Begin Passage

Sixaxis didnt even see its way on a simple rail shooter that worked as well as the DS4 from the first effort. No developer is willing to make something primary which isnt perfect. Even Echochrome had a noisy impementation, Heavenly Sword and Motorstorm which were supposed to showcase the controls and the PS3 abilities had obvious lag and precision problems. Heavenly Sword used motion controls as a selling point. It was a highlighted feature,not something just shoved in for the sakes of shoving it in. If they could do more and make it work better they would have done it. Motorstorm was immersing with motion but never felt as responsive. Why not make it work better if it can? It couldnt. Unless you blame Evolution Studios
That's the first time I've heard of criticism about the results. You may be right. My experience first hand with things like Warhawk's flight were nigh perfect, and can't really be improved upon AFAICS. But there may be other games where it can be improved.

But as you can see there are a ton of technical differences posted above
I'm not going to enter into a technical discussion until someone who knows what all those numbers means comes in to explain them. I have my interpretation but there's little reason for me to trust it, nor anyone's else's interpretation if their electronic engineering know how is as weak as mine. ;)

I think some people have been reading me wrong though, and thinking I'm being a bit obtuse. My position is that I have used sixaxis without problem. I've found it accurate and responsive, as I've used it. I've also read positive things on the internet about it. So I don't see the hardware as weak and limited. Now it could well be, but the way to convince me isn't to just say, "it's better," or, "it's newer," or "look at these numbers," because none of those are real arguments - just assertions. Either I need to see some comparisons of use that show not only the improvements but also the original limitations (eg. why DS4 could be used for a hockey game for direct player control but sixaxis couldn't), or a technical breakdown of the hardware and why DS4 could be better.

eg. The tech argument. AFAIK the original iPad had no gyro, but was still capable of an accurate, responsive ball-through-maze game, so DS4 adding a 3-axis gyro won't necessarily make that sort of gameplay better. Someone needs to explain how it would be better, such as sixaxis needing two frames of latency that DS4 doesn't need.

It's like the difference between EyeToy being 320x240 resolution and PSEye being HD being 640x480. PSEye is way higher in specs, but how much improvement could it actually bring to games? For things like EyeToy Play, it wouldn't make much difference.
 
I'm not making any assumptions; I'm asking questions for real evidence. ;) And as for being the 'developers fault' and 'blaming' them, that doesn't factor into it at all. If the hardware generates data that has to be accumulated over several frames to determine motion, then it's a software limit that no-one can do anything about. And if DS4 has the same issues, then it's still going to have the same responses.

End Passage

**Request A:**
Answer these from the passage about Sixaxis and the DS4, one per line:
(i) Which game's flight control does the writer call nigh perfect?
(ii) What resolution does the passage give for EyeToy?
(iii) Which device, according to the passage, had no gyro but still ran an accurate, responsive ball-through-maze game?

Begin Data excerpts

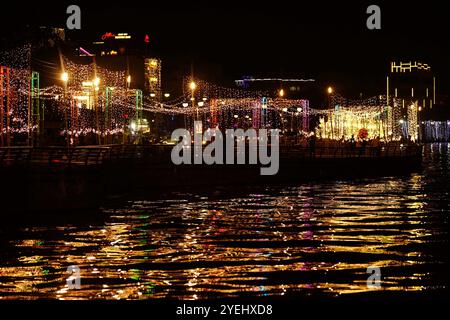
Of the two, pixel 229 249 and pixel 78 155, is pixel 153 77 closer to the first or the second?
pixel 78 155

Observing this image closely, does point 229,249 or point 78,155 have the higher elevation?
point 78,155

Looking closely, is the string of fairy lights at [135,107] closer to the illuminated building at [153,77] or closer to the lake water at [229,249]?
the illuminated building at [153,77]

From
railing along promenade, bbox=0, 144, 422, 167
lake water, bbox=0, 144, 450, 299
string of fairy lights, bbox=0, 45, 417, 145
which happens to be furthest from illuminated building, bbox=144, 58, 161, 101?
lake water, bbox=0, 144, 450, 299

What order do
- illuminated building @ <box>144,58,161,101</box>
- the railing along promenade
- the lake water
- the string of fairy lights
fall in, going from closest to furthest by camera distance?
1. the lake water
2. the railing along promenade
3. the string of fairy lights
4. illuminated building @ <box>144,58,161,101</box>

End Data excerpts

**Request B:** Rewrite all of the records with "closer" replaced by "nearer" wherever it occurs. Keep everything else the same, and leave the pictures out.

**Full response A:**
(i) Warhawk
(ii) 320x240
(iii) The original iPad

**Full response B:**
Of the two, pixel 229 249 and pixel 78 155, is pixel 153 77 nearer to the first or the second?
pixel 78 155

Observing this image closely, does point 229,249 or point 78,155 have the higher elevation?
point 78,155

Looking closely, is the string of fairy lights at [135,107] nearer to the illuminated building at [153,77] or nearer to the lake water at [229,249]?
the illuminated building at [153,77]

From
railing along promenade, bbox=0, 144, 422, 167
lake water, bbox=0, 144, 450, 299
string of fairy lights, bbox=0, 45, 417, 145
which happens to be furthest from illuminated building, bbox=144, 58, 161, 101?
lake water, bbox=0, 144, 450, 299

What order do
- illuminated building @ <box>144,58,161,101</box>
- the railing along promenade
- the lake water
- the string of fairy lights
fall in, going from closest to furthest by camera distance?
1. the lake water
2. the railing along promenade
3. the string of fairy lights
4. illuminated building @ <box>144,58,161,101</box>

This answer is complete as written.